Answer these questions using the post about false alarms below.
1. What was the flashing red light at Swan Lake Resort part of?
2. Where at Kyushu University were the two packages found?
3. What was inside the package that did not hold the women's underwear?

> **Source passage**
-- start --

Saturday, July 08, 2006

 
Things That Go Dud in the Night!

Back on June 19, in Swan Lake Resort just outside Plymouth, Indiana, a bartender suddenly noticed a flashing red light affixed to the restaurant’s window. Thinking quickly, or as quickly as one can think at 12:30 in the morning, he notified the police. In six minutes all the resort’s guests had been evacuated from their rooms. Around 1:30 the police announced that the light was part of a Pabst Blue Ribbon beer ad. False alarm.
On May 9, at Kyushu University in Southern Japan, authorities panicked when they stumbled on two packages inside the campus post office with strange notes attached. One read, “If you open this it will explode." The other one stated, “This one too.” Now the quick thinking university officials (this was not in the wee hours of the morning) called in the bomb squad to examine the packages. Since nothing looked overly suspicious or smelled a little funny, but actually smelled quite familia, they decided to have a look-see. They found a birthday cake inside. In the other package they found a pair of women’s underwear. They then tracked the packages to two students who had left them for a friend’s birthday. They explained that the notes had been penned to keep people from taking the packages. False alarm number two.

-- end --

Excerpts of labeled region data

-- start --

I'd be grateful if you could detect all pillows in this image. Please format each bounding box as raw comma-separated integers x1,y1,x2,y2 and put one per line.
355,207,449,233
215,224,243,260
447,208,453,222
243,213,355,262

-- end --

> **Answer to the exercise**
1. A Pabst Blue Ribbon beer ad.
2. Inside the campus post office.
3. A birthday cake.